The Dangers of Excessive Swimming For Your German Shorthair Pointer

Although not specific to German Shorthair Pointers, water intoxication is a danger factor of excessive swimming for all dogs. Essentially what this means is that your pooch ingests too much water in a short period of time and it throws off the balance of electrolytes in their system. This can lead to brain damage, heart failure, and death. Luckily it’s not very common, but it does occur more often in swimming dogs, so it is important to be aware and see that your pup takes regular breaks when swimming.

When Should You Take Your German Shorthair Pointer Swimming?

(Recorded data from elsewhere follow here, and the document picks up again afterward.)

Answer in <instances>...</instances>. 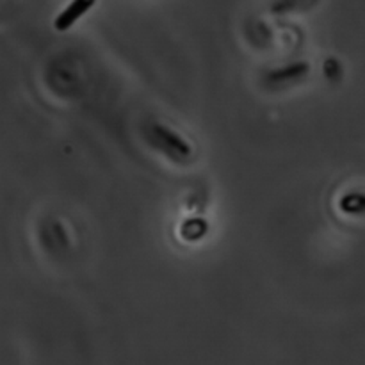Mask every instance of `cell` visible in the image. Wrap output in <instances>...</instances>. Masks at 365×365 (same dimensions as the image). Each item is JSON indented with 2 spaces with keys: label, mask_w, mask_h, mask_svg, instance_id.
<instances>
[{
  "label": "cell",
  "mask_w": 365,
  "mask_h": 365,
  "mask_svg": "<svg viewBox=\"0 0 365 365\" xmlns=\"http://www.w3.org/2000/svg\"><path fill=\"white\" fill-rule=\"evenodd\" d=\"M95 4L96 0H71L70 6L57 14L56 21H53V27L59 32H66L68 29L73 27V25L77 24Z\"/></svg>",
  "instance_id": "1"
},
{
  "label": "cell",
  "mask_w": 365,
  "mask_h": 365,
  "mask_svg": "<svg viewBox=\"0 0 365 365\" xmlns=\"http://www.w3.org/2000/svg\"><path fill=\"white\" fill-rule=\"evenodd\" d=\"M305 70H307L305 64H298V66H289V68H285V70L273 71V73H271V78H273V81H278V78L296 77V75H302Z\"/></svg>",
  "instance_id": "2"
}]
</instances>
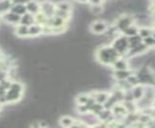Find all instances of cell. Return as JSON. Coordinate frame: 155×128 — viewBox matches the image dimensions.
I'll use <instances>...</instances> for the list:
<instances>
[{
  "label": "cell",
  "mask_w": 155,
  "mask_h": 128,
  "mask_svg": "<svg viewBox=\"0 0 155 128\" xmlns=\"http://www.w3.org/2000/svg\"><path fill=\"white\" fill-rule=\"evenodd\" d=\"M120 54L113 46L105 45L100 47L97 52V61L104 66H111L119 59Z\"/></svg>",
  "instance_id": "1"
},
{
  "label": "cell",
  "mask_w": 155,
  "mask_h": 128,
  "mask_svg": "<svg viewBox=\"0 0 155 128\" xmlns=\"http://www.w3.org/2000/svg\"><path fill=\"white\" fill-rule=\"evenodd\" d=\"M24 90V87L22 83L20 82H12L11 86L5 93L7 103H15L19 101L22 97V94Z\"/></svg>",
  "instance_id": "2"
},
{
  "label": "cell",
  "mask_w": 155,
  "mask_h": 128,
  "mask_svg": "<svg viewBox=\"0 0 155 128\" xmlns=\"http://www.w3.org/2000/svg\"><path fill=\"white\" fill-rule=\"evenodd\" d=\"M114 48L119 52L120 55H122L126 53L128 50H129V46H128V41H127V37L126 36H121L117 38L114 42L113 45Z\"/></svg>",
  "instance_id": "3"
},
{
  "label": "cell",
  "mask_w": 155,
  "mask_h": 128,
  "mask_svg": "<svg viewBox=\"0 0 155 128\" xmlns=\"http://www.w3.org/2000/svg\"><path fill=\"white\" fill-rule=\"evenodd\" d=\"M41 4V12L46 15L47 18H51L54 15L56 11V4L53 3L50 0H44Z\"/></svg>",
  "instance_id": "4"
},
{
  "label": "cell",
  "mask_w": 155,
  "mask_h": 128,
  "mask_svg": "<svg viewBox=\"0 0 155 128\" xmlns=\"http://www.w3.org/2000/svg\"><path fill=\"white\" fill-rule=\"evenodd\" d=\"M91 31L92 33L95 34V35H100L103 34L107 31V24L104 21L101 20H95L94 22L91 24Z\"/></svg>",
  "instance_id": "5"
},
{
  "label": "cell",
  "mask_w": 155,
  "mask_h": 128,
  "mask_svg": "<svg viewBox=\"0 0 155 128\" xmlns=\"http://www.w3.org/2000/svg\"><path fill=\"white\" fill-rule=\"evenodd\" d=\"M111 112H112V114L117 117V118H124V117L127 116V114H128V111L125 107V105L116 104V103L112 106Z\"/></svg>",
  "instance_id": "6"
},
{
  "label": "cell",
  "mask_w": 155,
  "mask_h": 128,
  "mask_svg": "<svg viewBox=\"0 0 155 128\" xmlns=\"http://www.w3.org/2000/svg\"><path fill=\"white\" fill-rule=\"evenodd\" d=\"M20 17L21 15H18V14H15L13 12H11V11H9V12L5 13L3 15V18L4 20L6 21L7 23H10V24H19L20 22Z\"/></svg>",
  "instance_id": "7"
},
{
  "label": "cell",
  "mask_w": 155,
  "mask_h": 128,
  "mask_svg": "<svg viewBox=\"0 0 155 128\" xmlns=\"http://www.w3.org/2000/svg\"><path fill=\"white\" fill-rule=\"evenodd\" d=\"M132 94V97L134 100H141L143 97H145V88H143L142 85H135L133 86V89L131 90Z\"/></svg>",
  "instance_id": "8"
},
{
  "label": "cell",
  "mask_w": 155,
  "mask_h": 128,
  "mask_svg": "<svg viewBox=\"0 0 155 128\" xmlns=\"http://www.w3.org/2000/svg\"><path fill=\"white\" fill-rule=\"evenodd\" d=\"M25 6L27 12L34 15L41 12V4L38 1H35V0H30L29 2L25 4Z\"/></svg>",
  "instance_id": "9"
},
{
  "label": "cell",
  "mask_w": 155,
  "mask_h": 128,
  "mask_svg": "<svg viewBox=\"0 0 155 128\" xmlns=\"http://www.w3.org/2000/svg\"><path fill=\"white\" fill-rule=\"evenodd\" d=\"M130 25H132V18L130 17H127V15L120 18L117 21V27L120 31H124Z\"/></svg>",
  "instance_id": "10"
},
{
  "label": "cell",
  "mask_w": 155,
  "mask_h": 128,
  "mask_svg": "<svg viewBox=\"0 0 155 128\" xmlns=\"http://www.w3.org/2000/svg\"><path fill=\"white\" fill-rule=\"evenodd\" d=\"M90 95L94 98L95 102L100 103V104H105L106 101L110 97L109 94L105 92H94V93L90 94Z\"/></svg>",
  "instance_id": "11"
},
{
  "label": "cell",
  "mask_w": 155,
  "mask_h": 128,
  "mask_svg": "<svg viewBox=\"0 0 155 128\" xmlns=\"http://www.w3.org/2000/svg\"><path fill=\"white\" fill-rule=\"evenodd\" d=\"M15 33L18 37H20V38H26V37H29V26H26V25L19 23L17 26V28H15Z\"/></svg>",
  "instance_id": "12"
},
{
  "label": "cell",
  "mask_w": 155,
  "mask_h": 128,
  "mask_svg": "<svg viewBox=\"0 0 155 128\" xmlns=\"http://www.w3.org/2000/svg\"><path fill=\"white\" fill-rule=\"evenodd\" d=\"M20 24H23L26 26H30L35 23V15L30 13H25L20 17Z\"/></svg>",
  "instance_id": "13"
},
{
  "label": "cell",
  "mask_w": 155,
  "mask_h": 128,
  "mask_svg": "<svg viewBox=\"0 0 155 128\" xmlns=\"http://www.w3.org/2000/svg\"><path fill=\"white\" fill-rule=\"evenodd\" d=\"M75 120L69 116H63L62 118L59 120V123L62 127H72L75 124Z\"/></svg>",
  "instance_id": "14"
},
{
  "label": "cell",
  "mask_w": 155,
  "mask_h": 128,
  "mask_svg": "<svg viewBox=\"0 0 155 128\" xmlns=\"http://www.w3.org/2000/svg\"><path fill=\"white\" fill-rule=\"evenodd\" d=\"M127 41H128V46H129V49L133 48V47H135V46L140 44L141 42H143V39L141 38V36L139 34L127 37Z\"/></svg>",
  "instance_id": "15"
},
{
  "label": "cell",
  "mask_w": 155,
  "mask_h": 128,
  "mask_svg": "<svg viewBox=\"0 0 155 128\" xmlns=\"http://www.w3.org/2000/svg\"><path fill=\"white\" fill-rule=\"evenodd\" d=\"M131 74H132V71H129V68L128 69H121V71H115L114 77L120 81V80H126L131 75Z\"/></svg>",
  "instance_id": "16"
},
{
  "label": "cell",
  "mask_w": 155,
  "mask_h": 128,
  "mask_svg": "<svg viewBox=\"0 0 155 128\" xmlns=\"http://www.w3.org/2000/svg\"><path fill=\"white\" fill-rule=\"evenodd\" d=\"M42 34V26L34 23L29 26V37H38Z\"/></svg>",
  "instance_id": "17"
},
{
  "label": "cell",
  "mask_w": 155,
  "mask_h": 128,
  "mask_svg": "<svg viewBox=\"0 0 155 128\" xmlns=\"http://www.w3.org/2000/svg\"><path fill=\"white\" fill-rule=\"evenodd\" d=\"M11 12H13L15 14H18L19 15H24L25 13H27V10H26V6L25 4H14L13 3V6L11 8Z\"/></svg>",
  "instance_id": "18"
},
{
  "label": "cell",
  "mask_w": 155,
  "mask_h": 128,
  "mask_svg": "<svg viewBox=\"0 0 155 128\" xmlns=\"http://www.w3.org/2000/svg\"><path fill=\"white\" fill-rule=\"evenodd\" d=\"M112 66H113V67L115 68V71H121V69H128L129 68L128 62L124 59H120V58Z\"/></svg>",
  "instance_id": "19"
},
{
  "label": "cell",
  "mask_w": 155,
  "mask_h": 128,
  "mask_svg": "<svg viewBox=\"0 0 155 128\" xmlns=\"http://www.w3.org/2000/svg\"><path fill=\"white\" fill-rule=\"evenodd\" d=\"M13 6L12 0H0V14L4 15L5 13L9 12Z\"/></svg>",
  "instance_id": "20"
},
{
  "label": "cell",
  "mask_w": 155,
  "mask_h": 128,
  "mask_svg": "<svg viewBox=\"0 0 155 128\" xmlns=\"http://www.w3.org/2000/svg\"><path fill=\"white\" fill-rule=\"evenodd\" d=\"M56 9L58 10H62V11H66V12H71L72 11V5L69 3L68 1L66 0H62V1H59L56 3Z\"/></svg>",
  "instance_id": "21"
},
{
  "label": "cell",
  "mask_w": 155,
  "mask_h": 128,
  "mask_svg": "<svg viewBox=\"0 0 155 128\" xmlns=\"http://www.w3.org/2000/svg\"><path fill=\"white\" fill-rule=\"evenodd\" d=\"M54 15H57V17H60L63 19H65L67 21H68L71 18V12H66V11H62V10H58L56 9Z\"/></svg>",
  "instance_id": "22"
},
{
  "label": "cell",
  "mask_w": 155,
  "mask_h": 128,
  "mask_svg": "<svg viewBox=\"0 0 155 128\" xmlns=\"http://www.w3.org/2000/svg\"><path fill=\"white\" fill-rule=\"evenodd\" d=\"M138 31H139V29L136 27V26L130 25V26H128L126 29H124V31H122V33H124V36H126V37H130V36L137 35Z\"/></svg>",
  "instance_id": "23"
},
{
  "label": "cell",
  "mask_w": 155,
  "mask_h": 128,
  "mask_svg": "<svg viewBox=\"0 0 155 128\" xmlns=\"http://www.w3.org/2000/svg\"><path fill=\"white\" fill-rule=\"evenodd\" d=\"M90 94H80L76 97V103L77 104H86L90 99Z\"/></svg>",
  "instance_id": "24"
},
{
  "label": "cell",
  "mask_w": 155,
  "mask_h": 128,
  "mask_svg": "<svg viewBox=\"0 0 155 128\" xmlns=\"http://www.w3.org/2000/svg\"><path fill=\"white\" fill-rule=\"evenodd\" d=\"M152 33H153V30L149 29L147 27H142L138 31V34L141 36L142 39H145V38H147V37L152 36Z\"/></svg>",
  "instance_id": "25"
},
{
  "label": "cell",
  "mask_w": 155,
  "mask_h": 128,
  "mask_svg": "<svg viewBox=\"0 0 155 128\" xmlns=\"http://www.w3.org/2000/svg\"><path fill=\"white\" fill-rule=\"evenodd\" d=\"M112 115V112L108 109H106V110H102L100 112V113L97 115V117L99 118L100 120H102V121H105V120H108V119L111 117Z\"/></svg>",
  "instance_id": "26"
},
{
  "label": "cell",
  "mask_w": 155,
  "mask_h": 128,
  "mask_svg": "<svg viewBox=\"0 0 155 128\" xmlns=\"http://www.w3.org/2000/svg\"><path fill=\"white\" fill-rule=\"evenodd\" d=\"M91 12L94 15H100L101 13L103 12V7L102 5L99 4V5H91Z\"/></svg>",
  "instance_id": "27"
},
{
  "label": "cell",
  "mask_w": 155,
  "mask_h": 128,
  "mask_svg": "<svg viewBox=\"0 0 155 128\" xmlns=\"http://www.w3.org/2000/svg\"><path fill=\"white\" fill-rule=\"evenodd\" d=\"M143 42L145 44L147 47H153L155 46V39L152 36L147 37V38L143 39Z\"/></svg>",
  "instance_id": "28"
},
{
  "label": "cell",
  "mask_w": 155,
  "mask_h": 128,
  "mask_svg": "<svg viewBox=\"0 0 155 128\" xmlns=\"http://www.w3.org/2000/svg\"><path fill=\"white\" fill-rule=\"evenodd\" d=\"M6 78H7V72L2 71V69H0V82L3 81V80Z\"/></svg>",
  "instance_id": "29"
},
{
  "label": "cell",
  "mask_w": 155,
  "mask_h": 128,
  "mask_svg": "<svg viewBox=\"0 0 155 128\" xmlns=\"http://www.w3.org/2000/svg\"><path fill=\"white\" fill-rule=\"evenodd\" d=\"M103 0H89V3L91 5H99V4H102Z\"/></svg>",
  "instance_id": "30"
},
{
  "label": "cell",
  "mask_w": 155,
  "mask_h": 128,
  "mask_svg": "<svg viewBox=\"0 0 155 128\" xmlns=\"http://www.w3.org/2000/svg\"><path fill=\"white\" fill-rule=\"evenodd\" d=\"M12 1H13L14 4H17V3H18V4H26L27 2H29L30 0H12Z\"/></svg>",
  "instance_id": "31"
},
{
  "label": "cell",
  "mask_w": 155,
  "mask_h": 128,
  "mask_svg": "<svg viewBox=\"0 0 155 128\" xmlns=\"http://www.w3.org/2000/svg\"><path fill=\"white\" fill-rule=\"evenodd\" d=\"M75 1L79 3H86V2H89V0H75Z\"/></svg>",
  "instance_id": "32"
},
{
  "label": "cell",
  "mask_w": 155,
  "mask_h": 128,
  "mask_svg": "<svg viewBox=\"0 0 155 128\" xmlns=\"http://www.w3.org/2000/svg\"><path fill=\"white\" fill-rule=\"evenodd\" d=\"M152 105H153V107L155 108V97L153 98V101H152Z\"/></svg>",
  "instance_id": "33"
},
{
  "label": "cell",
  "mask_w": 155,
  "mask_h": 128,
  "mask_svg": "<svg viewBox=\"0 0 155 128\" xmlns=\"http://www.w3.org/2000/svg\"><path fill=\"white\" fill-rule=\"evenodd\" d=\"M152 37L155 39V31H153V33H152Z\"/></svg>",
  "instance_id": "34"
},
{
  "label": "cell",
  "mask_w": 155,
  "mask_h": 128,
  "mask_svg": "<svg viewBox=\"0 0 155 128\" xmlns=\"http://www.w3.org/2000/svg\"><path fill=\"white\" fill-rule=\"evenodd\" d=\"M1 56H2V53H1V51H0V58H1Z\"/></svg>",
  "instance_id": "35"
},
{
  "label": "cell",
  "mask_w": 155,
  "mask_h": 128,
  "mask_svg": "<svg viewBox=\"0 0 155 128\" xmlns=\"http://www.w3.org/2000/svg\"><path fill=\"white\" fill-rule=\"evenodd\" d=\"M0 109H1V103H0Z\"/></svg>",
  "instance_id": "36"
}]
</instances>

An important aspect to keep in mind with your GSP and swimming is the time of year and the temperature of the water. Unlike Retrievers with their thick, oily coats, your GSP won’t have this kind of protection. Their short hair means they can get really cold swimming in winter weather and chilly water.

Just like humans, dogs can get hypothermia from being cold and this can occur in cold water, but even from being wet in cold and windy environments. To protect your GSP from getting seriously ill or even dying, it’s best to avoid having them swim in cold conditions. Should your rambunctious GSP run into the water of his own accord in wintery temperatures, it would be best to coax him out of the water quickly, dry him off and rather to take him home to get warm and not expose him to the frigid outdoor weather.


Ultimately your German Shorthair Pointer will fare well with swimming. Whether you want to take them out on the hunt to retrieve waterfowl or simply are wondering if they’d like to get a bit of exercise in your pool, you’ll have no concerns with the ability of your GSP to swim. Unlike the English Pointer, the GSP is a water lover making this affectionate pup an all-around champion companion.